Selon un PDG d’une entreprise étrangère, l’aile de la réforme économique est ascendante, et est engagée avec les étatistes dans une lutte pour le contrôle de chaque département économique clé. Ce PDG a eu des réunions de haut-niveaux avec le gouvernement chinois à la mi-mai.Le commentateur d'actualités Caoan Jushi pense que les « libéraux » ont déjà remarqué que la faction populiste de Bo Xilai pourrait conduire la Chine au « militarisme ». Ils veulent promouvoir la réforme politique et économique afin de renverser l’effondrement graduel de l’économie chinoise.

[Caoan Jushi, Commentateur d'actualités] :
« C’est une bonne chose que les libéraux espèrent que la Chine puisse avancer vers la libéralisation.

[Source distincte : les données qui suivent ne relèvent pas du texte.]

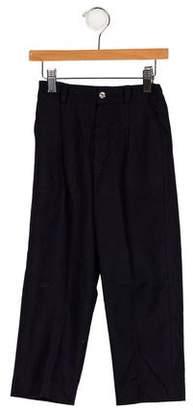Papo d'Anjo Boys' Wool Pleated Pants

Toutefois, dans un environnement politique aussi sévère dirigé par le PCC,  les libéraux ne sont pas assez puissants pour conduire la Chine vers  la libéralisation. Je crois cependant que les libéraux en Chine  seront de plus en plus puissants après le 18ème Congrès national. Les idées du libéralisme vont graduellement infiltrer  les domaines politique et économique. »

On peut lire à la fin de l’article : « Difficile de dire comment cette lutte va tourner, mais les enjeux ne pourraient être plus élevés. Comme le montrent les récentes données économiques de la Chine,  le temps de la croissance débridée pourrait bien prendre fin.  La production industrielle et les exportations sont en chute brusque. »

Selon Caoan Jushi, du fait du monopole économique et politique, différents groupes d’intérêt sont entremêlés. C’est le plus grand obstacle pour mettre en œuvre les réformes politiques et économiques en Chine. La clé pour réaliser la réforme et le développement en Chine est de casser le monopole du PCC et ces groupes d’intérêts entrelacés.